===== LISTED ENTRIES

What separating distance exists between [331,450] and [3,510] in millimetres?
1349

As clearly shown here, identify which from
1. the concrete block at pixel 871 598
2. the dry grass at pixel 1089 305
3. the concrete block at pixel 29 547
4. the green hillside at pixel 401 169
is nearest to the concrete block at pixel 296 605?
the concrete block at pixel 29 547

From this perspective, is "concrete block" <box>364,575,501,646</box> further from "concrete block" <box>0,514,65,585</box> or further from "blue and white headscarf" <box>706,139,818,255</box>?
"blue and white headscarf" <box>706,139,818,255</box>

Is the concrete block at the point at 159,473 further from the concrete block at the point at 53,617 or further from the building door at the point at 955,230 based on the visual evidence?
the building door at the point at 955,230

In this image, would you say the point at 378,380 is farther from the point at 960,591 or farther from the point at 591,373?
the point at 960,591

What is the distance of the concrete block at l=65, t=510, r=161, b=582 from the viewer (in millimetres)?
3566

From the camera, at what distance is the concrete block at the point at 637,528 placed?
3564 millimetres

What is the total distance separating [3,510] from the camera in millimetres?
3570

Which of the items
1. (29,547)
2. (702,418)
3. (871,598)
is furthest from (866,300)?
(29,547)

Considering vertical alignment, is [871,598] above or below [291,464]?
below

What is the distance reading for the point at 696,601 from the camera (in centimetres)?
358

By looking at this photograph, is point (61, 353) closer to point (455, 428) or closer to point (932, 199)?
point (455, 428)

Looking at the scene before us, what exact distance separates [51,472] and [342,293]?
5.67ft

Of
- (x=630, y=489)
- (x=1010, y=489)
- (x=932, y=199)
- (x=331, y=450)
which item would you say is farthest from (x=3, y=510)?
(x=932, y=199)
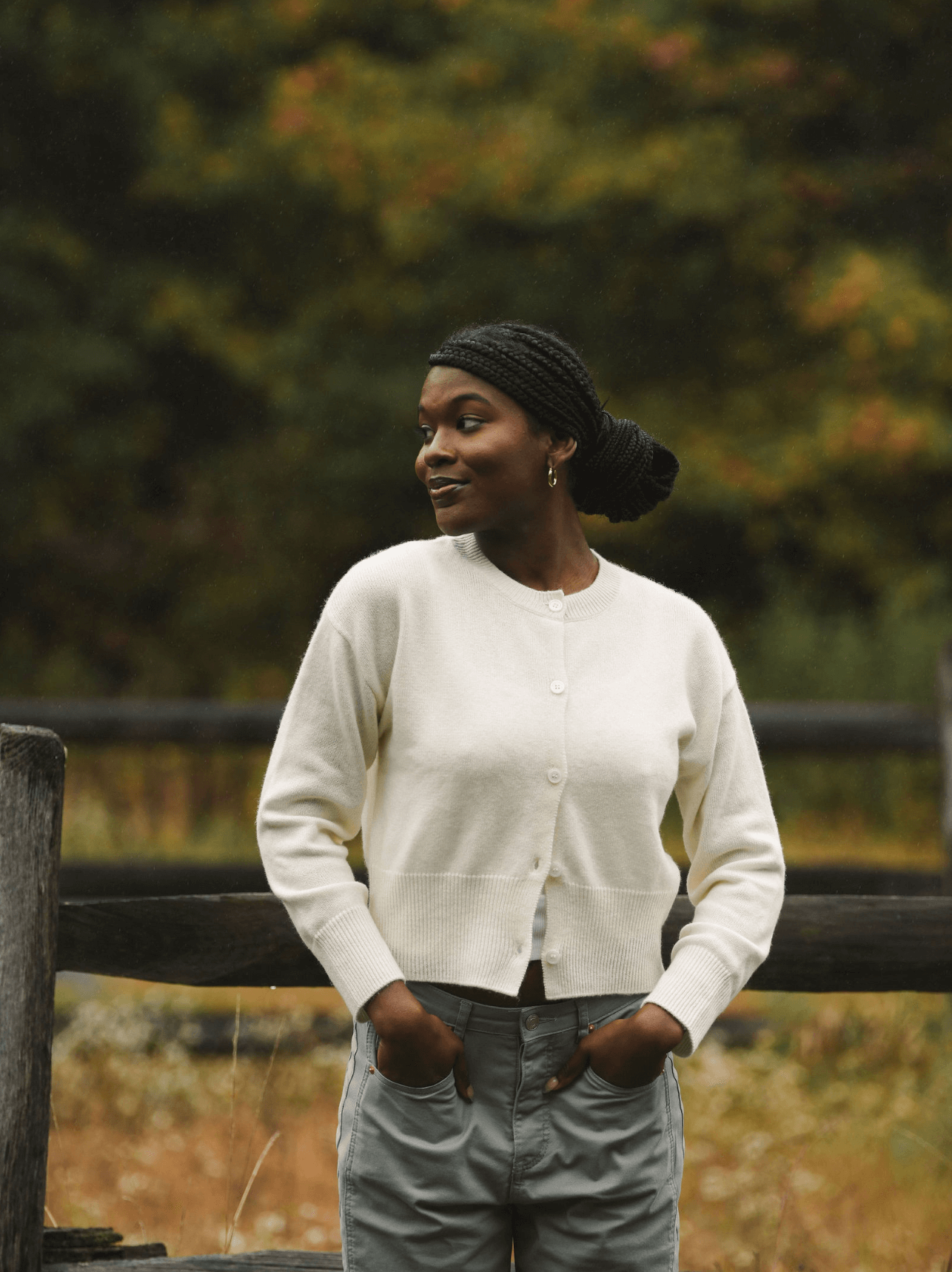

==========

> GIVEN REQUEST: Reproduce all of the lines above word for word, leaving out the picture.

> SOLUTION FOR THIS TASK:
What separating distance exists between [331,450] and [3,510] in millimetres?
1349

As clearly shown here, identify which from
1. the concrete block at pixel 871 598
2. the dry grass at pixel 1089 305
3. the concrete block at pixel 29 547
4. the green hillside at pixel 401 169
is nearest to the concrete block at pixel 296 605?
the concrete block at pixel 29 547

From this perspective, is "concrete block" <box>364,575,501,646</box> further from "concrete block" <box>0,514,65,585</box> or further from "blue and white headscarf" <box>706,139,818,255</box>?
"blue and white headscarf" <box>706,139,818,255</box>

Is the concrete block at the point at 159,473 further from the concrete block at the point at 53,617 or further from the building door at the point at 955,230 based on the visual evidence?
the building door at the point at 955,230

In this image, would you say the point at 378,380 is farther from the point at 960,591 or farther from the point at 591,373?
the point at 960,591

What is the distance of the concrete block at l=65, t=510, r=161, b=582 from the viewer (in millimetres)?
3566

From the camera, at what distance is the concrete block at the point at 637,528 placed?
3564 millimetres

What is the total distance separating [3,510] from the camera in millimetres?
3570

Which of the items
1. (29,547)
2. (702,418)
3. (871,598)
is furthest from (866,300)?
(29,547)

Considering vertical alignment, is [871,598] above or below [291,464]?
below

What is the distance reading for the point at 696,601 from the camera (in centimetres)?
358

By looking at this photograph, is point (61, 353) closer to point (455, 428) or closer to point (932, 199)?
point (455, 428)

Looking at the scene before us, what exact distance separates [51,472] and [342,293]?
5.67ft

Of
- (x=630, y=489)
- (x=1010, y=489)
- (x=932, y=199)
- (x=331, y=450)
which item would you say is farthest from (x=3, y=510)?
(x=932, y=199)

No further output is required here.